Minimum of Maximum of Addition of two vectors/arrays

Question

Suppose you have two arrays and you want to compute the maximum of the addition of the two arrays.

Now you move the second array one field to the right. Now you can compute the maximum again of the intersection ... You can move the secound array $k$ times. I want to find the minimal maximum.

In the Example the maximum would be:

• $12$ for the first
• $13$ for the second
• $14$ for the third

so the first one is the best

Is there a efficient way to compute it or a efficient heuristic? (The faster the better even if it is a acceptable heuristic)

Answer 1

the bruteforce way would be to compute the maximum of all shifts and compare them. But i need to find a faster way (even it is heuristically and not too bad). As an output i only need the number of shifts where the maximum is minimal. I thought about taking the mean of both arrays and add them up and take the first list which has a maximum below or equal to the mean, but this does not work well.

Answer 2

Given an array $X = \{x_1, \dots,x_n\}$, let $Y = aux(X)$ be an array such that, $$y_1 = 1, y_i = \begin{cases} 1, & \mbox{if } y_i \geq y_{i-1} \\ 0, & \mbox{if } y_i < y_{i-1} \end{cases}$$

Let $A$ and $B$ be the two arrays given to you, compute $A' = aux(A)$ and $B' = reverse(aux(reverse(B))$.

Algorithm:

1. shift = 0
2. minMaxSum = Inf
3. $(sum, a_i, b_i) = \textrm{MaxSum}(A, B, shift)$
4. if $\max(a_i, b_i) == a_i$, then
   1. for (k = i-1; k >= 1; k--) if (B'[k] == 1) shift++; else break;
5. if $\max(a_i, b_i) == b_i$, then
   1. for (k = i+1; k <= n; k++) if (A'[k] == 1) shift++; else break;
6. minMaxSum = min(minMaxSum, sum)
7. if shift == n - 1, then STOP else GOTO step 2

Essentially, this gives a way of skipping over shifts. In the example that you gave,

A' = {1,1,1,1,1,1,1} and B' = {0,0,1,1,0,1,1}

In the first iteration, sum = 12, a_i = 3, b_i = 9. Since, max(a_i, b_i) = 9. We look at A' after position of value 3 and keep skipping shift as long as we keep seeing a 1. In this case, shift becomes n-1 in the first iteration itself. minMaxSum is set to 12.

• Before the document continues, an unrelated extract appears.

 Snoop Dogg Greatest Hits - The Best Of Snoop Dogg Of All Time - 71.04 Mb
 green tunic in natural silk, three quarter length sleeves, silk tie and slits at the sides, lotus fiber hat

The algorithm STOPS after first iteration, with the minMaxSum value as 12.

Thus we avoided computing sums for all shifts.

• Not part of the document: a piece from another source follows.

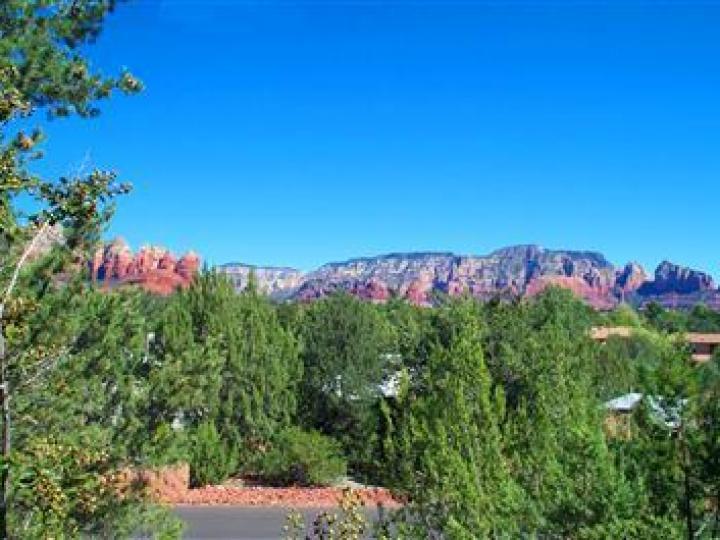 35 Monte Verde Dr Sedona AZ Home. Photo 10 of 12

Of course, there are worst case scenario for this algorithm, for example consider what happens when $A$ is descending order and $B$ is ascending order. In general, when $A'$ has 1's at the beginning and many 0's at the end and/or $B'$ has many 0's at the beginning and 1's at the end, you may not get any benefit from this algorithm. However, these worst scenarios can be identified heuristically and we can solve an equivalent problem by

1. Let temp = reverse(A)
2. A = reverse(B)
3. B = temp

and solving for minMaxSum for this case. Again, the algoritm will start giving improvements once you do this.